In [3]:
from bs4 import BeautifulSoup
import requests

def extract_listing_info(html_content):
    """
    Extracts information about property listings from HTML content.

    Args:
        html_content: The HTML content of the page containing the listings.

    Returns:
        A list of dictionaries, where each dictionary represents a property listing
        and contains the extracted information.
    """
    soup = BeautifulSoup(html_content, 'html.parser')
    listings = []

    listing_cards = soup.find_all('div', {'data-id': 'listing-card-container'})
    
    print(listing_cards)

    for card in listing_cards:
        listing = {}

        # ID
        listing['id'] = card.parent.get('id').replace('listing-list-card-', '')

        # Price
        price_element = card.find('b', class_='relative leading-[140%]')
        if price_element:
            listing['price'] = price_element.text.strip()

        # Location
        location_element = card.find('div', class_='w-full relative leading-[170%]')
        if location_element:
            listing['location'] = location_element.text.strip()

        # Type
        type_element = card.find('b', class_='relative leading-[160%] truncate')
        if type_element:
            listing['type'] = type_element.text.strip()

        # Area
        area_element = card.find_all('b', class_='relative leading-[160%] whitespace-nowrap')[0]
        if area_element:
            listing['area'] = area_element.text.strip()

        # Bedrooms
        bedrooms_element = card.find_all('b', class_='relative leading-[160%] whitespace-nowrap')[1]
        if bedrooms_element:
            listing['bedrooms'] = bedrooms_element.text.strip()

        # Bathrooms
        bathrooms_element = card.find_all('b', class_='relative leading-[160%] whitespace-nowrap')[2]
        if bathrooms_element:
            listing['bathrooms'] = bathrooms_element.text.strip()

        # Agent
        agent_element = card.find('img', class_='w-[3rem] relative rounded h-[3rem] object-cover object-top')
        if agent_element:
            listing['agent'] = agent_element.get('alt')

        # Image URL
        img_element = card.find('img', class_='opacity-100 absolute block top-1/2 left-1/2 w-full h-full -translate-y-1/2 -translate-x-1/2 transition-opacity duration-200 object-center object-cover')
        if img_element:
            listing['image_url'] = img_element.get('data-src')

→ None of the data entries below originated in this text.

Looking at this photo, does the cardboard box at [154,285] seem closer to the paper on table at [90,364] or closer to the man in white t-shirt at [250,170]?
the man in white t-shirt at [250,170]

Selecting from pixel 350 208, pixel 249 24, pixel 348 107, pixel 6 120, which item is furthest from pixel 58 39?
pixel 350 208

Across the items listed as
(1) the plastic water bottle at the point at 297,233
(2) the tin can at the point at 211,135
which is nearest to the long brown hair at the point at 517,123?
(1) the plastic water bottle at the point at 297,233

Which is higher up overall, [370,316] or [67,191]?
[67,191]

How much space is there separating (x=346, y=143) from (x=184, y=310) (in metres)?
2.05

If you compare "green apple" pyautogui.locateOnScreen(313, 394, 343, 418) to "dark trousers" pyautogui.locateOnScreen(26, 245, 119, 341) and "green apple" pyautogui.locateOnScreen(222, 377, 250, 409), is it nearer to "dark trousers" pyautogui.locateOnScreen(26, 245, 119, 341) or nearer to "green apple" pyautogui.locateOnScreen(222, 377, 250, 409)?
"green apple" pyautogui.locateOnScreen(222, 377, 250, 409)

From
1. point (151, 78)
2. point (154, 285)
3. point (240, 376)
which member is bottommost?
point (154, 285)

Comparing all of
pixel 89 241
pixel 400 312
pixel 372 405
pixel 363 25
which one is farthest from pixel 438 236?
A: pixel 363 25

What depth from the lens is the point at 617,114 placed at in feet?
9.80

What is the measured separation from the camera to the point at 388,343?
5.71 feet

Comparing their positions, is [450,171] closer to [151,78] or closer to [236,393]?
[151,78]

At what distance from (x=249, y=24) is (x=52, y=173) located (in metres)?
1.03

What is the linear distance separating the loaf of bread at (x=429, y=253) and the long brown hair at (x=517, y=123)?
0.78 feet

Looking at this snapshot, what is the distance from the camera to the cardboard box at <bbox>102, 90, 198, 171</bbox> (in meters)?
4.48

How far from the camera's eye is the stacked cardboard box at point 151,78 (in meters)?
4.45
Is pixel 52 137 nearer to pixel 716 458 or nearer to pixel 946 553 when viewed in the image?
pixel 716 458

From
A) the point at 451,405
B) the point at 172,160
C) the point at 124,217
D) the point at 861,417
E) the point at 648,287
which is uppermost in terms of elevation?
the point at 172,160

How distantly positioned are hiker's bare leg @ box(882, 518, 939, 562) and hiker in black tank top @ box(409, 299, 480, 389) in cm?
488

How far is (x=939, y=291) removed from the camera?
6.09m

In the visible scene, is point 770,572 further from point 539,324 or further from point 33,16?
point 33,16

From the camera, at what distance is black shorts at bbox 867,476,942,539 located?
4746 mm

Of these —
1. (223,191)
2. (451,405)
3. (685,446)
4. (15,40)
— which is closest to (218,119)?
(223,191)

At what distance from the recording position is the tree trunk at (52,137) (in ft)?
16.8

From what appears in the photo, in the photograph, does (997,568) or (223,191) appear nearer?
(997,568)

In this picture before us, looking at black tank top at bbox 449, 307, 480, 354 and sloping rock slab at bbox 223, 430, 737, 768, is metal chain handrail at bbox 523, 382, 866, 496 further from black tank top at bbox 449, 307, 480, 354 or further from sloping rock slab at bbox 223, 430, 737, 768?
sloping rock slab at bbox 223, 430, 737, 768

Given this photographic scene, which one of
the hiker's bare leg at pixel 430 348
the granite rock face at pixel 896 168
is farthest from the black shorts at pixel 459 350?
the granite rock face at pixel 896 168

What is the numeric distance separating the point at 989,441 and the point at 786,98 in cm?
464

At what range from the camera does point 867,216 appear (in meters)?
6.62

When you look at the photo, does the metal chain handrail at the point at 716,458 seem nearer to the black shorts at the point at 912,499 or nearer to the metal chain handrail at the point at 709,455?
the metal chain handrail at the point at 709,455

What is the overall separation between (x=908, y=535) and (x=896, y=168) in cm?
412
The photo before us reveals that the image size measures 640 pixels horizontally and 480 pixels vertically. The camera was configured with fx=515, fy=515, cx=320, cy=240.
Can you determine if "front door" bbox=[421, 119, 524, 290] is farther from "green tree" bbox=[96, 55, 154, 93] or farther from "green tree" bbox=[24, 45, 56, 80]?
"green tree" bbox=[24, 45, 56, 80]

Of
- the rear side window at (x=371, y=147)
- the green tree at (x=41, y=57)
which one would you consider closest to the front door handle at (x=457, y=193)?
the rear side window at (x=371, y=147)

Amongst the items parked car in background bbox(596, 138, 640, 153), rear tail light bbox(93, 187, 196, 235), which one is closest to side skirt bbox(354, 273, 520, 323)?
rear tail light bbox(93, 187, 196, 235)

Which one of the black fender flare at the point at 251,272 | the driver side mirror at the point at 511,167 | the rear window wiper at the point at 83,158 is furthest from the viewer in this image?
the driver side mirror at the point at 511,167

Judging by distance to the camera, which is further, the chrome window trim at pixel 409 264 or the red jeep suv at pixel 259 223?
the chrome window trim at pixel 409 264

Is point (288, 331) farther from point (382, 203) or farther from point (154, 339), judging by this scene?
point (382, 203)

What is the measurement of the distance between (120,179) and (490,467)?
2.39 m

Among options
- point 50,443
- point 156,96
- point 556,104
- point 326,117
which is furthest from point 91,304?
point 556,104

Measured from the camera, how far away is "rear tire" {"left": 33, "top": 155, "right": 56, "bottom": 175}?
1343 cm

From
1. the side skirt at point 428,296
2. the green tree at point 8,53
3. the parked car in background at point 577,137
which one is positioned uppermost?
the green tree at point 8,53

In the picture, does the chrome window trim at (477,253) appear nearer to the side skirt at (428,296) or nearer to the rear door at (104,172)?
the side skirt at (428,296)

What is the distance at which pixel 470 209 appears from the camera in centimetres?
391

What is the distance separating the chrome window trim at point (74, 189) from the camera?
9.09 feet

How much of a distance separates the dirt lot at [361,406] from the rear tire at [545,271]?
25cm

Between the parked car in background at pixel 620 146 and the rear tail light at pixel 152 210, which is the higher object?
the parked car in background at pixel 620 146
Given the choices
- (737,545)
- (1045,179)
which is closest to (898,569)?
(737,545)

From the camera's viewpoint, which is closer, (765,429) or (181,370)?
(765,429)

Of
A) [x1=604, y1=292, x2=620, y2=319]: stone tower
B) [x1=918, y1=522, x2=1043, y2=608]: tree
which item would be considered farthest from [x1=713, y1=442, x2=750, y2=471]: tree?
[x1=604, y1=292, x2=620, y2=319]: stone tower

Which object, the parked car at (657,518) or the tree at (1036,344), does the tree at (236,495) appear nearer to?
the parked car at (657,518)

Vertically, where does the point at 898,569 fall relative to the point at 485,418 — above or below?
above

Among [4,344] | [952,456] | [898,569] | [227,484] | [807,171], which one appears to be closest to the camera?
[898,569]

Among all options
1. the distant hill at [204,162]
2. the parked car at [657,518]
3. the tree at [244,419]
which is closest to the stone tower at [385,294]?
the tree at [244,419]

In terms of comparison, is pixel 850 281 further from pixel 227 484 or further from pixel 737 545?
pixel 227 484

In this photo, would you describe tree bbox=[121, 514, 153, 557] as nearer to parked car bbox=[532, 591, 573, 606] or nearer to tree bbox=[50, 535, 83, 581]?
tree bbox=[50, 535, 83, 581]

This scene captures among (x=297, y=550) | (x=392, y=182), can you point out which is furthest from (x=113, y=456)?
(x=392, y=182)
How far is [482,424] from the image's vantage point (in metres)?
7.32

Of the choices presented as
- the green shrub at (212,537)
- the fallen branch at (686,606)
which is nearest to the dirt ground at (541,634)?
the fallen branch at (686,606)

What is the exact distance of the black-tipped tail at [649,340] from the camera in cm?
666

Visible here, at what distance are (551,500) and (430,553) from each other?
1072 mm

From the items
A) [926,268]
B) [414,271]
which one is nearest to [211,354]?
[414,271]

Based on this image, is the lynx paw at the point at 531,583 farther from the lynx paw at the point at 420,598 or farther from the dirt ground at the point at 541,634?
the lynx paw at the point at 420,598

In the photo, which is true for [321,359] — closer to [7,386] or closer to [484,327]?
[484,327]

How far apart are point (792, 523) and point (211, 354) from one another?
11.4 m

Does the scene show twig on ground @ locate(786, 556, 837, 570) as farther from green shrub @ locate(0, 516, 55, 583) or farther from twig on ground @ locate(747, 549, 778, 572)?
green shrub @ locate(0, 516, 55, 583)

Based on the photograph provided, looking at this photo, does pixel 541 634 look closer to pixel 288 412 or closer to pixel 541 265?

        # Virtual Tour (check for the presence of the "Visita Virtual" element)
        virtual_tour_element = card.find('b', class_='relative leading-[160%]')
        listing['virtual_tour'] = 'Yes' if virtual_tour_element and virtual_tour_element.text.strip() == 'Visita Virtual' else 'No'

        # Link
        link_element = card.find('a', {'data-id': 'listing-card-link'})
        if link_element:
            listing['link'] = "https://www.idealista.pt" + link_element.get('href')

        listings.append(listing)

    return listings

# Example usage (if you have the HTML content in a file):
# with open("your_html_file.html", "r", encoding="utf-8") as f:
#     html_content = f.read()



In [4]:
# Example usage (if you want to fetch the HTML content from a URL):
url = 'https://www.remax.pt/pt/arrendar/imoveis/habitacao/lisboa/lisboa/r/t,preco__1200?s=%7B%22rg%22%3A%22Lisboa%22%7D&p=1&o=-PublishDate'
response = requests.get(url)
response.encoding = 'utf-8' # Ensure correct encoding
html_content = response.text

listings_data = extract_listing_info(html_content)

# Print the extracted data (or process it further as needed)
for listing in listings_data:
    print(listing)

[]